Qualquer coisa ruim no Facebook é ruim pelo mesmo motivo

Em junho de 2016, Antonio Perkins transmitiu involuntariamente sua própria morte para o mundo. Era um dia ensolarado em Chicago, e ele estava compartilhando-o no Facebook Live, uma plataforma de distribuição de vídeo em tempo real, lançada apenas alguns meses antes.

O vídeo é longo. Ele apresenta Perkins fazendo coisas mundanas de verão. De pé na calçada. Reclamando sobre o calor. Cerca de seis minutos dentro, de repente, tiros de armas soam para fora. A câmera se move freneticamente, depois cai no chão. Mais tarde naquele dia, Perkins foi declarado morto.

O vídeo tem quase um milhão de visualizações.

The Ugly

No dia seguinte, um memorando chamado “The Ugly” foi circulado internamente no Facebook. Seu autor, Andrew Bosworth, um dos vice-presidentes e decisores centrais da empresa.

“Falamos freqüentemente sobre o bom e o ruim do nosso trabalho”, começa o memorando, obtido por BuzzFeed em março. “Eu quero falar sobre o feio.” Continua:

Conectamos pessoas… Talvez custe uma vida expondo alguém a rufiões. Talvez alguém morra num ataque terrorista coordenado com as nossas ferramentas. E ainda conectamos as pessoas. A feia verdade é que acreditamos em conectar as pessoas tão profundamente que qualquer coisa que nos permita conectar mais pessoas é de facto boa.

O memorando não menciona o Perkins. É possível que Bosworth não estivesse ciente do incidente. Afinal, tragédias em tempo real não são tão raras no Facebook Live.

Mas a morte ao vivo de Perkins é um excelente exemplo de “O Feio”. Embora a sua morte seja trágica, o vídeo não viola os padrões abstrusos da comunidade da empresa, pois não “glorifica a violência” ou “celebra o sofrimento ou a humilhação dos outros”. E deixá-lo para cima significa que mais pessoas vão se conectar com Perkins, e com o Facebook, então o vídeo fica. Afinal, ele tem um milhão de visualizações.

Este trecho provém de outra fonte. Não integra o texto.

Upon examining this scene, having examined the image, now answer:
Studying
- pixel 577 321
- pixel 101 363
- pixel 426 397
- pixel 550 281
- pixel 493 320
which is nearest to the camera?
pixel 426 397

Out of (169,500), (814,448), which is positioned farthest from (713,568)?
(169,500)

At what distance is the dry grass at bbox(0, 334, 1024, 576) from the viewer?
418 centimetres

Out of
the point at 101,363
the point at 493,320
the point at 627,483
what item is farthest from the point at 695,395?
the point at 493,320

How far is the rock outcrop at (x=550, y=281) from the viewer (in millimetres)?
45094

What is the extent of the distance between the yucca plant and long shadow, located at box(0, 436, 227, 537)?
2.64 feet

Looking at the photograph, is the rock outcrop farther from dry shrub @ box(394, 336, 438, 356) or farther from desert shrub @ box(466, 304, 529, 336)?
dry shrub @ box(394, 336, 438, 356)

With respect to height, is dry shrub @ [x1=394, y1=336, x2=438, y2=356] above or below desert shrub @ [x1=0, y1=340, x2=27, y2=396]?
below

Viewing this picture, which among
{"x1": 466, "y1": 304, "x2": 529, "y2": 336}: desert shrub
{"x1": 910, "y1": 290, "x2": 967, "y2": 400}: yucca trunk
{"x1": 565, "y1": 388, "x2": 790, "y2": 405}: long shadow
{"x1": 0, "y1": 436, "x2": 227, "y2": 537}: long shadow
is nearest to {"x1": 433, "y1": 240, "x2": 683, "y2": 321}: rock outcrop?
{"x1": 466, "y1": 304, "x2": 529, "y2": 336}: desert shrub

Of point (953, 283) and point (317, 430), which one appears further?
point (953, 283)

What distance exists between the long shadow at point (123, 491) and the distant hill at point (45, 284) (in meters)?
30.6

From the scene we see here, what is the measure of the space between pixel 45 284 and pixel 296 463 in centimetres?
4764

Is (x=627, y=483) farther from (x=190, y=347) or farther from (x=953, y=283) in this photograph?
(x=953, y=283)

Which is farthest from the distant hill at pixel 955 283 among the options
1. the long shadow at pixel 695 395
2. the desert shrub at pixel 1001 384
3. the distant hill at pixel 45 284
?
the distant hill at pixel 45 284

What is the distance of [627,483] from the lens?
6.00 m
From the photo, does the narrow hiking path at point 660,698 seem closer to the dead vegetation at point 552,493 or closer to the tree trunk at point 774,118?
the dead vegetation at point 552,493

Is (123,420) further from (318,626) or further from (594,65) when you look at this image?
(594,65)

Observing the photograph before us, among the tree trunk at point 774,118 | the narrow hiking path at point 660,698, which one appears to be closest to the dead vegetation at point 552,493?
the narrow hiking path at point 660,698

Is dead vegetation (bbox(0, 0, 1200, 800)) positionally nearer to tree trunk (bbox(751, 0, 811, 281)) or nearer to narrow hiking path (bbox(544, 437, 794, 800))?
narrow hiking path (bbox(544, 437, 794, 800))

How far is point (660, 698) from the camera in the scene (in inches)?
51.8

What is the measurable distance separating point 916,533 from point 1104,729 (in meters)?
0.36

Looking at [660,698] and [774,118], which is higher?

A decisão é uma das muitas ações recentes do Facebook que podem ter deixado um gosto ruim na sua boca. A empresa, inconscientemente, permitiu que a campanha presidencial de Donald Trump coletasse dados pessoais sobre milhões de americanos. Ela não percebeu as tentativas da Rússia de influenciar as eleições de 2016; facilitou a violência étnica e religiosa em vários países; e permitiu que os anunciantes visassem categorias tão nobres de consumidores como “detratores de judeus”. Sem mencionar que notícias falsas, teorias conspiratórias e mentiras flagrantes abundam na plataforma.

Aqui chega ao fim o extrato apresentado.